As autonomous AI agents increasingly transact across organizational boundaries, a fundamental trust challenge emerges: how can an agent assess whether an unknown counterpart is trustworthy? The ERC-8004 protocol addresses this challenge with the first permissionless trust layer for AI agent economies, built around three on-chain registries for Identity, Reputation, and Validation. Despite its rapid adoption, the protocol has not been studied empirically, leaving it unclear whether the information it records provides a trustworthy basis for decision-making.

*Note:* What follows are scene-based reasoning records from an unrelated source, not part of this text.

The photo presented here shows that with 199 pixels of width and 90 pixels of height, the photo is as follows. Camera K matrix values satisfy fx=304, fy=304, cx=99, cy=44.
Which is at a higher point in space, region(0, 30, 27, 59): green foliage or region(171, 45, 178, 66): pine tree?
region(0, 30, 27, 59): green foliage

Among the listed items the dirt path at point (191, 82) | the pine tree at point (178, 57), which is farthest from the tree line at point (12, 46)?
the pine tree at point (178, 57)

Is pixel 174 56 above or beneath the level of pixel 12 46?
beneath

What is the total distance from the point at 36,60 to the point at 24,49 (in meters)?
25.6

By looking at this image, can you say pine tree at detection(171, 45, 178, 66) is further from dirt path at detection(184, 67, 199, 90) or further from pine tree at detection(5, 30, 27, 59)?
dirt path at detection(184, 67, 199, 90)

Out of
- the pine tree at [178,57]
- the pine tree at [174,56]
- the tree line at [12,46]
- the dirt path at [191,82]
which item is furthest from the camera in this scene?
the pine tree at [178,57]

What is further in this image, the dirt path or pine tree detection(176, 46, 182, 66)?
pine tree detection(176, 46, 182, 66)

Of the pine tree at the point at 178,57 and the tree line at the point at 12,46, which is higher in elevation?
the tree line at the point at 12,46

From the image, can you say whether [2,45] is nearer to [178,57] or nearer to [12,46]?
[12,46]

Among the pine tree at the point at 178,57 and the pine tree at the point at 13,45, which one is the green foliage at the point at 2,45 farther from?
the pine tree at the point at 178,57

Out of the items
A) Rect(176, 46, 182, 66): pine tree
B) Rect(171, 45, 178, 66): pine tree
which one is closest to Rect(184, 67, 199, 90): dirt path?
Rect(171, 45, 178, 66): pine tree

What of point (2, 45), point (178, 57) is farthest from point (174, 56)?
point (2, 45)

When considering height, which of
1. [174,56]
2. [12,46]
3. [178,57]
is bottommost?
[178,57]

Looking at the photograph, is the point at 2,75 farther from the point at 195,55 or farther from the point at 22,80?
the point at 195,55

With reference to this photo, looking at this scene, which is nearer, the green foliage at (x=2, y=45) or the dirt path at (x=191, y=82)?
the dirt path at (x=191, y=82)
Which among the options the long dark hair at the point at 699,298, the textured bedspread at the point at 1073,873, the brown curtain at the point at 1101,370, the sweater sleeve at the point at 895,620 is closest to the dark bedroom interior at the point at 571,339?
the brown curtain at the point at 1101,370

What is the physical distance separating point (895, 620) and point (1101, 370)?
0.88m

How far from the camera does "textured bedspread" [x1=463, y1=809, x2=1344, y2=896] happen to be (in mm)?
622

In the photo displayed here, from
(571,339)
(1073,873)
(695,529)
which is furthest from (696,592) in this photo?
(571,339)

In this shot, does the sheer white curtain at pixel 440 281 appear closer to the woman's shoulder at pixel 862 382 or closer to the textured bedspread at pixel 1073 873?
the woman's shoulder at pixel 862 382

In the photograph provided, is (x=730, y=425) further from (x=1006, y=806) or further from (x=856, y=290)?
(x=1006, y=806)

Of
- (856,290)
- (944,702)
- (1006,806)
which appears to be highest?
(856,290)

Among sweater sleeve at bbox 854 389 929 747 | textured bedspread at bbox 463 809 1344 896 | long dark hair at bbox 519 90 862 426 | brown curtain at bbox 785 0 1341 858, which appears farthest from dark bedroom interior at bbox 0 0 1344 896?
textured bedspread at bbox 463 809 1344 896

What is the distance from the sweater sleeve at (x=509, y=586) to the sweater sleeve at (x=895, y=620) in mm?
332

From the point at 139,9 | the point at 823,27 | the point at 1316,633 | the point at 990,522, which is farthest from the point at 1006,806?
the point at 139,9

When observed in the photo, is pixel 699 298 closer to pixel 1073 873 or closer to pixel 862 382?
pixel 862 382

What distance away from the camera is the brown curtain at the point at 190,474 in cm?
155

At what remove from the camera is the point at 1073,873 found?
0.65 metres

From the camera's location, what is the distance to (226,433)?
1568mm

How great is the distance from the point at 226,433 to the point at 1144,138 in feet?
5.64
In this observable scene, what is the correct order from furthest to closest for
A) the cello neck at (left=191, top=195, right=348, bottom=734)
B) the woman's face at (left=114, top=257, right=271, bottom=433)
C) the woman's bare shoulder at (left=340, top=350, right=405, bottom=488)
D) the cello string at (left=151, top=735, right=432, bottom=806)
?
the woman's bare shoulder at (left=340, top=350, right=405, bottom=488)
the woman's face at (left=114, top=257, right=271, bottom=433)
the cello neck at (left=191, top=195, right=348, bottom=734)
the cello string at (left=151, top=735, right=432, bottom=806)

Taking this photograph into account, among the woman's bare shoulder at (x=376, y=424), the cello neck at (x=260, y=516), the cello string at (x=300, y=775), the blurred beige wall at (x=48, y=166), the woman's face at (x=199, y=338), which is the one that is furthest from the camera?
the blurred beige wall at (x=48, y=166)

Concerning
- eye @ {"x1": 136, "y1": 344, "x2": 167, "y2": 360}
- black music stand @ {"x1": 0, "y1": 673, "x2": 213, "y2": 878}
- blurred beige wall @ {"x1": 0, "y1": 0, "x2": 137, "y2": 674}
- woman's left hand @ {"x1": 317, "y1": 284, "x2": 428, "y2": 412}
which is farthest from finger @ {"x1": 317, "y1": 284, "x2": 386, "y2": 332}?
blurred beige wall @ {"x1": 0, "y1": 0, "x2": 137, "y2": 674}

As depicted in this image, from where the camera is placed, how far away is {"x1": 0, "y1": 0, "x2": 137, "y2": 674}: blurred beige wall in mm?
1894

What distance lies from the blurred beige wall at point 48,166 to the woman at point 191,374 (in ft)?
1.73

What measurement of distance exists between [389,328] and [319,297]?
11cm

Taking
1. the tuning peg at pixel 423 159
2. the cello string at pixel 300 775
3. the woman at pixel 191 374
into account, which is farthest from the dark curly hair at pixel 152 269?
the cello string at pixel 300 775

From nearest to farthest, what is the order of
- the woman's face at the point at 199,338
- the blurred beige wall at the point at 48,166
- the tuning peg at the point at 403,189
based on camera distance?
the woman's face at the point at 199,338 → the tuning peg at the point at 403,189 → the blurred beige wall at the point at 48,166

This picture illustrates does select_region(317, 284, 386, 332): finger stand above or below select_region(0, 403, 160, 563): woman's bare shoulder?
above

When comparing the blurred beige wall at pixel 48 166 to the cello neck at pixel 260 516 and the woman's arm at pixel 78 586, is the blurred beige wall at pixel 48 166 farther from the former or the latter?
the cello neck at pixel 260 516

To address this gap, we present the first empirical study of ERC-8004 across three chains: Ethereum, BNB Smart Chain (BSC), and Base, covering the period from protocol deployment through May 13, 2026. We crawl on-chain Identity and Reputation events, off-chain files, and x402 payment transactions. On the identity side, we find that most registrations are placeholders rather than active agents, with only a small fraction (3%, 4%, and 15% across Ethereum, BSC, and Base) exposing a valid ERC-8004 registration file with at least one live service endpoint. On the reputation side, we show that the Registry, as currently deployed, cannot function as a trust signal: values are not commensurable, feedback records are rarely grounded in verifiable interactions, and reputation can be manipulated at minimal cost. Consistent with these design weaknesses, we find that a substantial fraction of reviewers (73.6%, 59.2%, and 90.6% across Ethereum, BSC, and Base) exhibit coordinated Sybil behavior. After removing Sybil-flagged feedback, 15.5%, 72.3%, and 89.4% of rated agents, respectively, are left with no valid feedback. We then turn these findings into concrete recommendations for future revisions of ERC-8004. Our study yields actionable protocol-design implications and establishes an empirical baseline for research on AI agent markets.